_Passage provided:_
Once a formal declaration of war set privateering in motion, it was followed by a Prize Act, which empowered the government to issue letters of marque.5 In the British provinces of New Brunswick and Nova Scotia, commissions were issued by the lieutenant governors ‘to suitable persons under adequate safeguards’, while in the United States, local customs officials distributed letters of marque to ‘respectable’ applicants on behalf of the Secretary of State. A letter of marque detailed the name and type of vessel being commissioned, the tonnage, owners, number of crew, guns and the name of the captain and first lieutenant. It authorized the British holder to ‘apprehend, seize and take, the ships, vessels and goods’ belonging to the US or citizens thereof, and their American counterparts to ‘subdue, seize and take any armed or unarmed British vessel, public or private’.6
The similarity in wording and intent reflects the influence of British practice on American privateering. The two systems were practically identical. Privateers were required to keep a journal of their cruise; treat foreign nationals, captured passengers and prisoners of war respectfully, according to international law; avoid any theft or interference with the cargo (known as breaking bulk); prevent fraud, smuggling, or any other financial or physical transgressions. Because privateering could be a bloody business, 2 per cent of the net amount of all prize money after payment of court and other costs went into a Patriotic Naval Fund for the support of widows and orphans as well as those wounded or disabled in the course of their privateering activities. In 1812, this fund amounted to $8,677.99, and typical awards were $10–12 per month for the widow of a privateer captain or $4-6 per month for debilitating wounds or the loss of a limb.7 To ensure good behaviour at sea, both sides required sureties from at least two investors (usually not the owners); $5,000 for a crew of up to 150 men, and $10,000 for a larger vessel.

_Record set:_
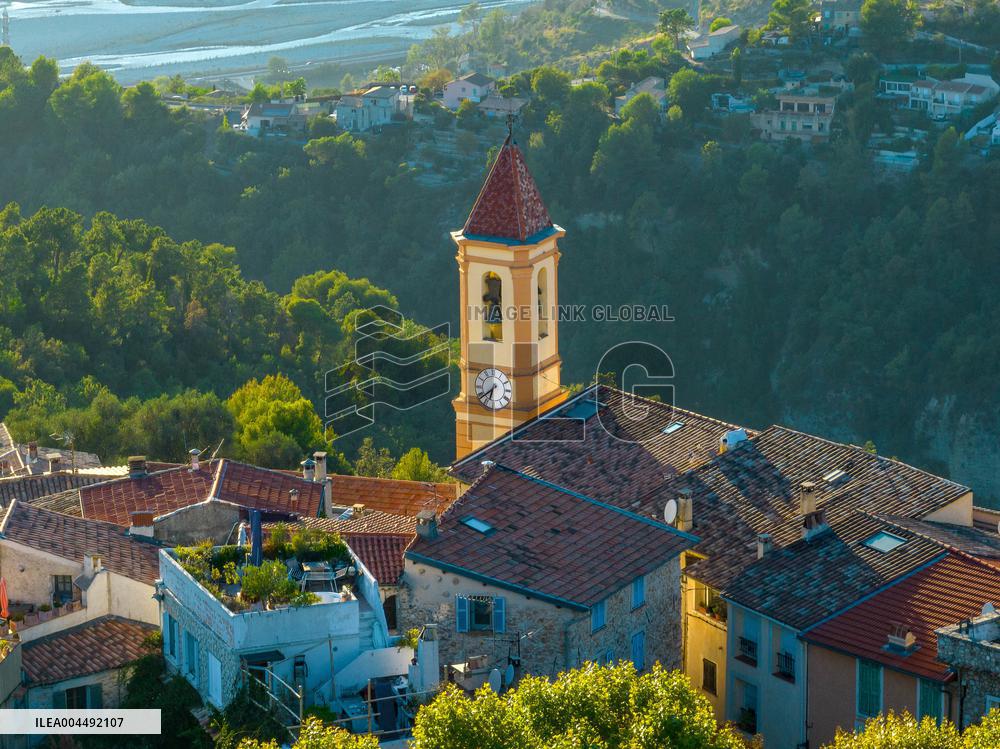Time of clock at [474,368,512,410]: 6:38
==
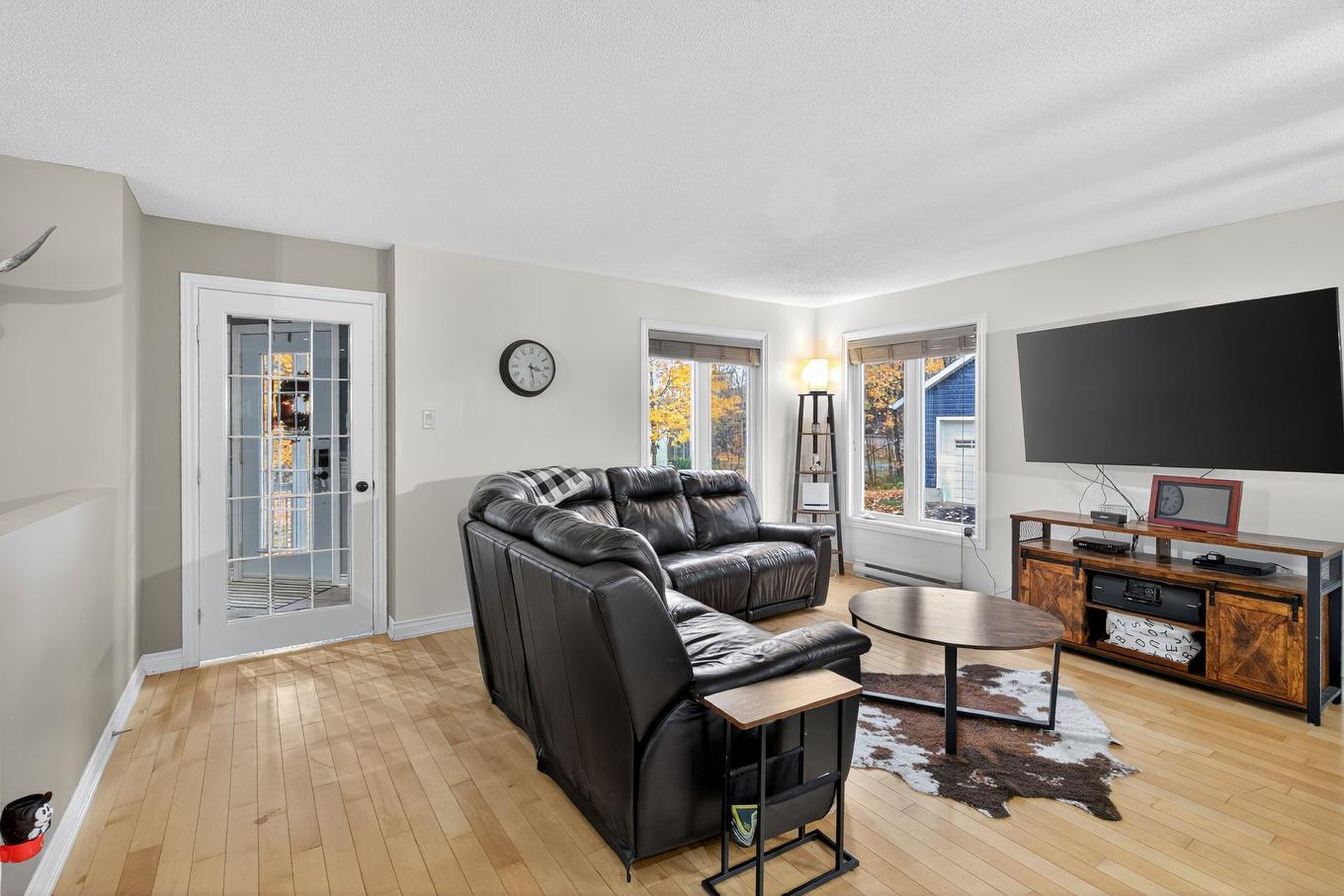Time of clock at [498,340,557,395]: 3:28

_Objective:_
Carry the passage on privateering and letters of marque forward from its final sentence.

_Final result:_
In effect only against a specified enemy, each letter of marque was good for a single cruise of three to six months and applied only as long as the key components of the commission were in place. For example, if the captain changed, or the vessel was sold or renamed, or changed its rig or completed its cruise, a new letter of marque was required. Because there were fewer than 50 privateers in Atlantic Canada, their commissions were not numbered, but the more than 600 American private armed vessels operating between June 1812 and February 1815 held at least 1172 letters of marque.8 This reflects the fact that while just over 60 per cent of American privateers applied for only one commission, many others made two or more cruises and the most successful prize makers, such as America and Fame (Salem. MA), Chasseur (Baltimore, MD), Dash (Portland, ME),9 Industry (Lynn, MA), Fox (Portsmouth, NH), Rattlesnake (Philadelphia, PA), Saucy Jack (Charleston, SC), Snap Dragon (New York, NY) and Yankee (Bristol, RI) held four or more commissions, indicating their ongoing profitability. Among Atlantic Canada privateers, only the General Smyth (St. John, NB), Retrieve (Halifax, NS) and Liverpool Packet and Retaliation (Liverpool, NS) undertook three or more cruises.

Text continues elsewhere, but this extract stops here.